I was under the impression that I could declare this as an output (which seems to go through ok) and then use it in the next job with the "needs" context. I'm using it as the value to the "Authorization" header for a call triggered in the next job.

However, in the logs I can see that the value of the header is empty showing up as Authorization:"". Am I missing something in terms of the ability to pass sensitive variables between jobs?

jobs:
  authenticateWithAuth0API:
    runs-on: ubuntu-latest
    outputs: 
      token: ${{ steps.getToken.outputs.API_RESPONSE }}
    steps:
      - uses: actions/checkout@v2
      - id: getToken
        uses: fjogeleit/http-request-action@v1.8.0
        with:
          url: <<removed: some token generation endpoint>>
          data: '{"client_id":"${{ secrets.... }}","client_secret":"${{ secrets....}}","audience":"${{ secrets.... }}","grant_type":"client_credentials"}'
      - id: saveResponse
        run: echo "::set-output name=API_RESPONSE"

  triggerNetlifyFunction:
    runs-on: ubuntu-latest
    needs: authenticateWithAuth0API
    steps:
      - id: callFunction
        uses: fjogeleit/http-request-action@v1.8.0
        with:
          url: <<removed: netlify function url>>
          customHeaders: '{"Authorization":"${{ needs.authenticateWithAuth0API.outputs.token }}"}'
      - id: ShowFunctionResponse
        run: echo ${{ steps.callFunction.outputs.response }}

DEBUG LOGS FROM JOB1:

##[debug]..Evaluating String:
##[debug]..=> 'token'
##[debug]=> '***'
##[debug]Result: '***'

DEBUG LOGS FROM JOB2:

##[debug]Evaluating: format('{{"Authorization":"{0}"}}', needs.authenticateWithAuth0API.outputs.token)
##[debug]Evaluating format:
##[debug]..Evaluating String:
##[debug]..=> '{{"Authorization":"{0}"}}'
##[debug]..Evaluating Index:
##[debug]....Evaluating Index:
##[debug]......Evaluating Index:
##[debug]........Evaluating needs:
##[debug]........=> Object
##[debug]........Evaluating String:
##[debug]........=> 'authenticateWithAuth0API'
##[debug]......=> Object
##[debug]......Evaluating String:
##[debug]......=> 'outputs'
##[debug]....=> Object
##[debug]....Evaluating String:
##[debug]....=> 'token'
##[debug]..=> null

...
##[debug]....Evaluating String:
##[debug]....=> 'token'
##[debug]..=> null
##[debug]=> '{"Authorization":""}'
##[debug]Result: '{"Authorization":""}'
##[debug]Loading env

Answer 1

Added debug logs... if i'm reading this correctly it seems that my output variable token is not a string, it's an object {access_token: *** }? But even so, why would it come up as "" (empty string in the authorization header)? Should it not have added an object at least?

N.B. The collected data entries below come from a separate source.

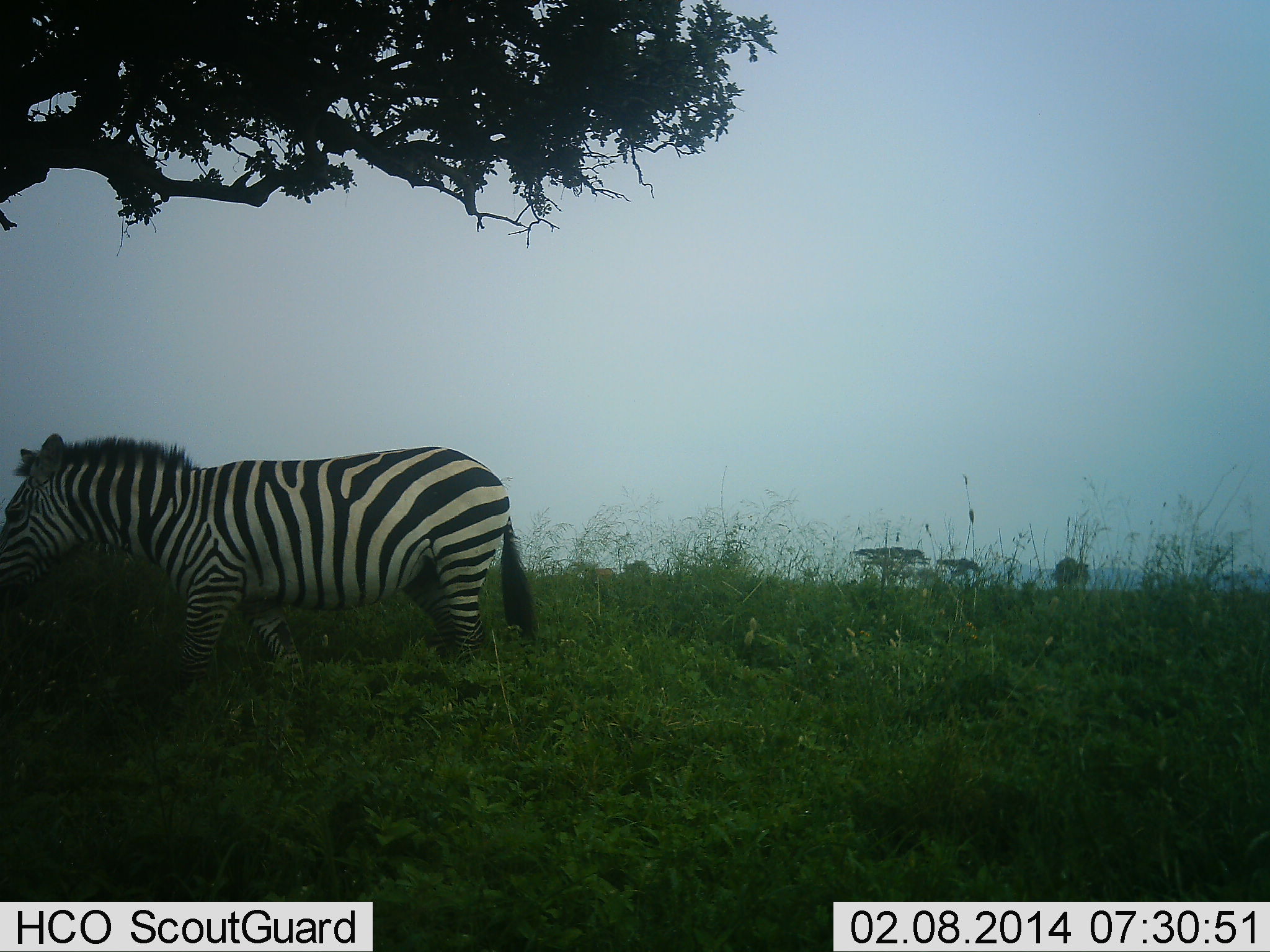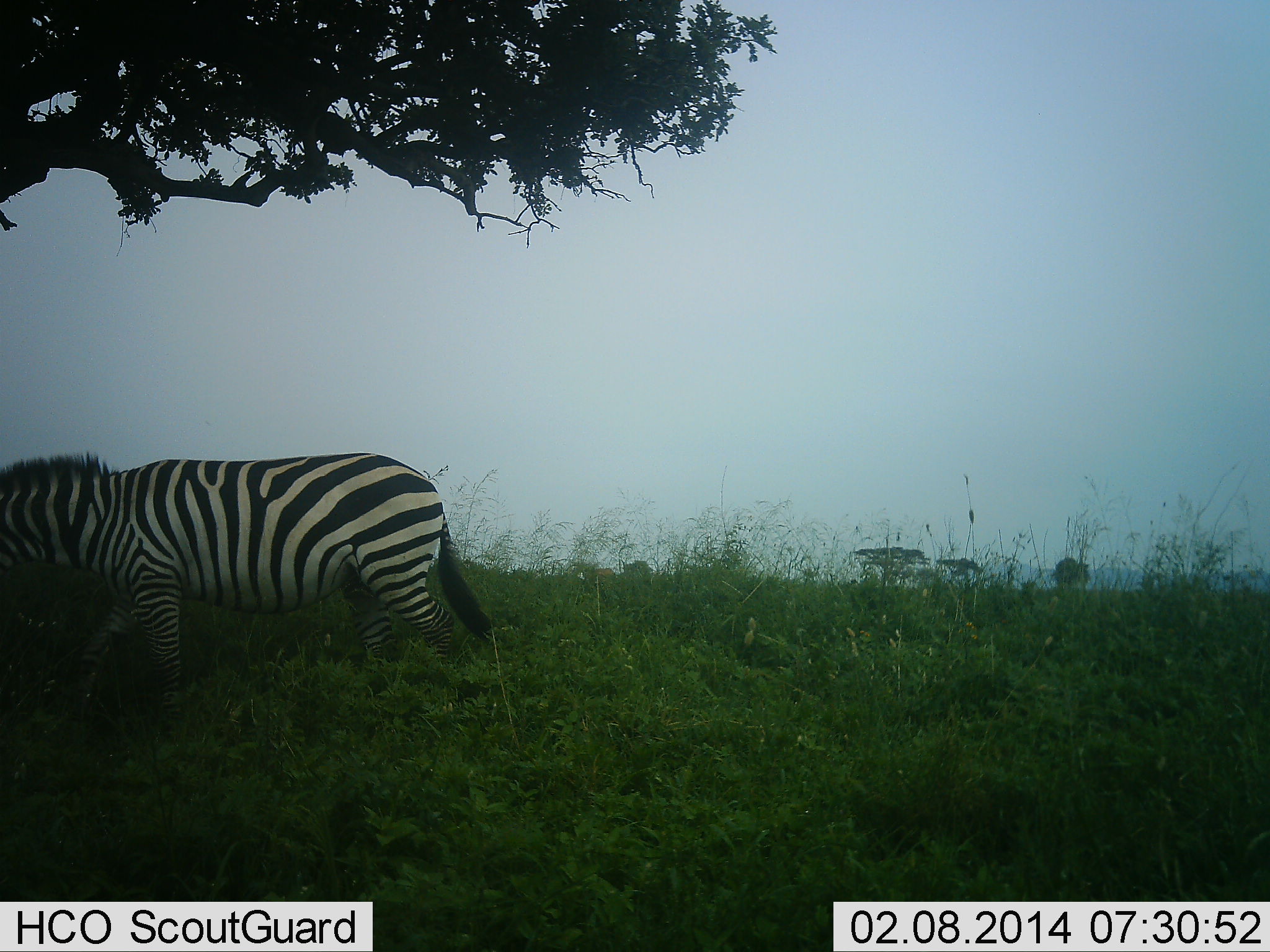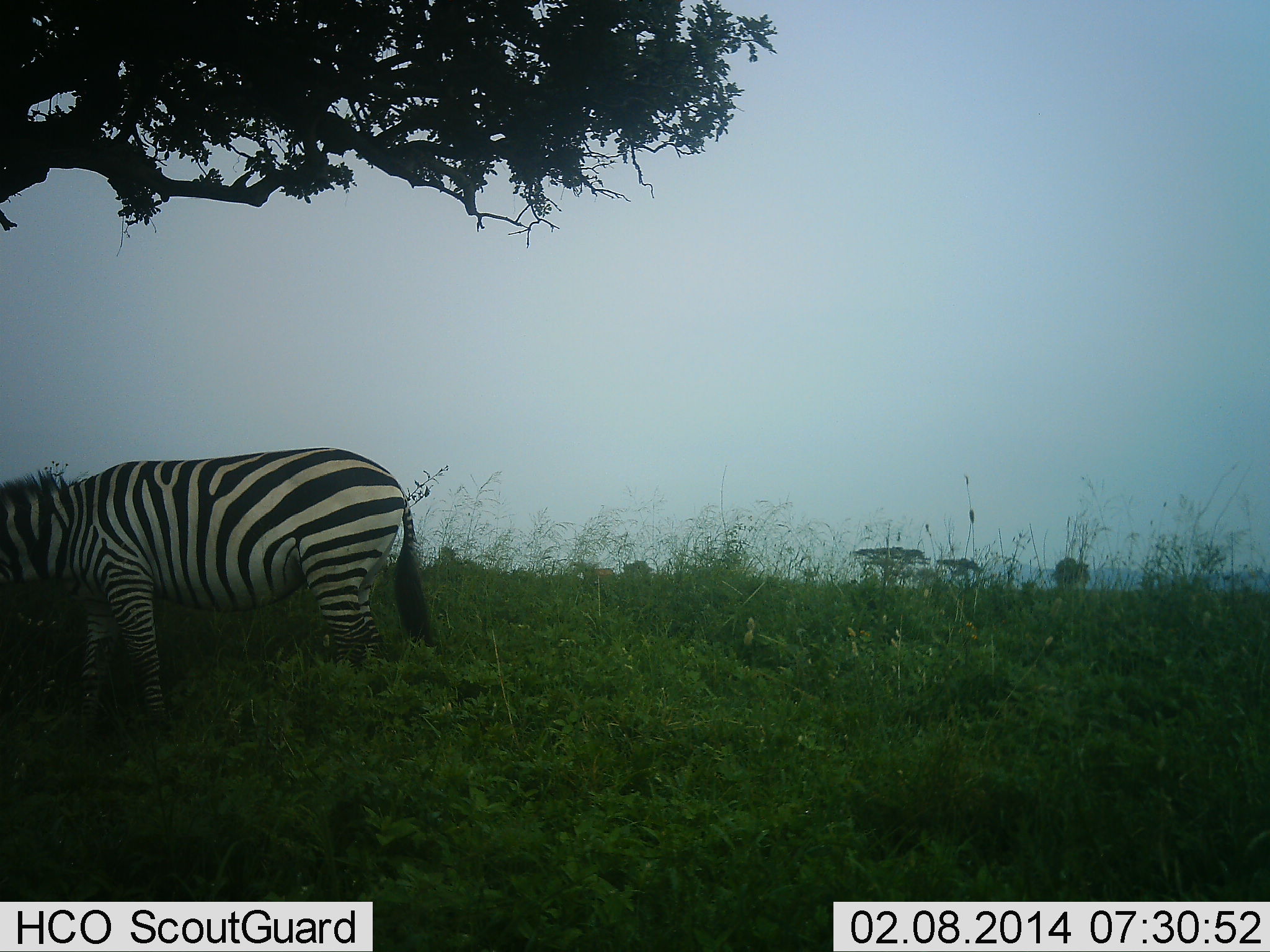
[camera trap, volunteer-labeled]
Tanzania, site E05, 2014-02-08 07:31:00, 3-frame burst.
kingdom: Animalia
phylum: Chordata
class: Mammalia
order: Perissodactyla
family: Equidae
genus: Equus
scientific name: Equus quagga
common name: plains zebra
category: zebra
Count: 1.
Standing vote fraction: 10%.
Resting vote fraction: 0%.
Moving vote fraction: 90%.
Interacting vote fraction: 0%.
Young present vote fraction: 0%.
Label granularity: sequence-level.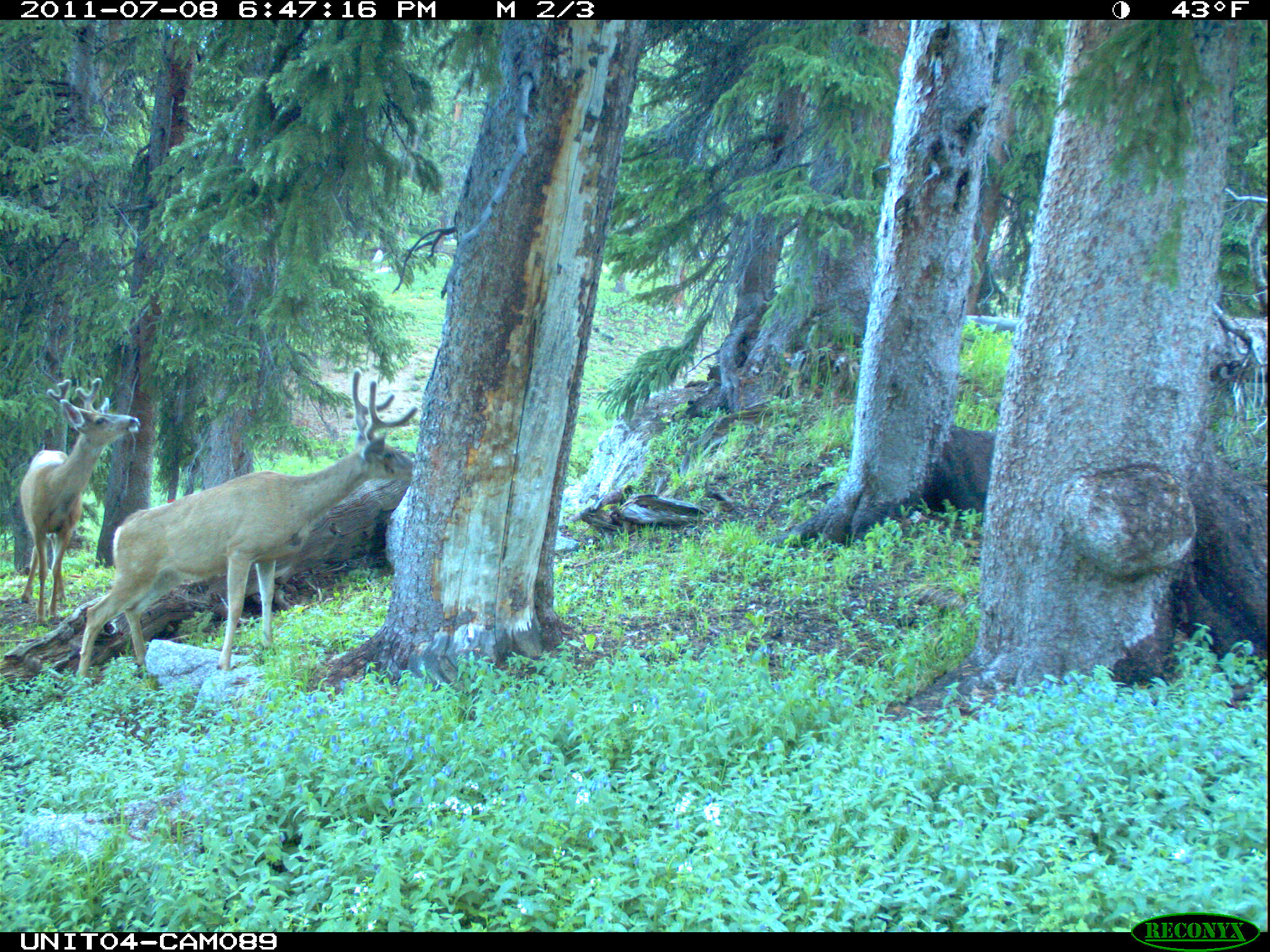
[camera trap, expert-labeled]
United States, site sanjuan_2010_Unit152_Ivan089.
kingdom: Animalia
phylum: Chordata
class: Mammalia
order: Artiodactyla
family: Cervidae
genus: Odocoileus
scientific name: Odocoileus hemionus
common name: mule deer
Odocoileus hemionus (mule deer).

I believe this is an expected behaviour as Github Actions runner probably can't check the output value, and ensure the secret isn't exposed through the workflow afterwards.

A workaround to your issue could be to save the output (API_RESPONSE) as a secret on the first job, and then access it as any other secret on the second job.

This GH secrets action could help you do it (it would even update the secret if it is already set).

Note: There may be other actions available providing a similar result.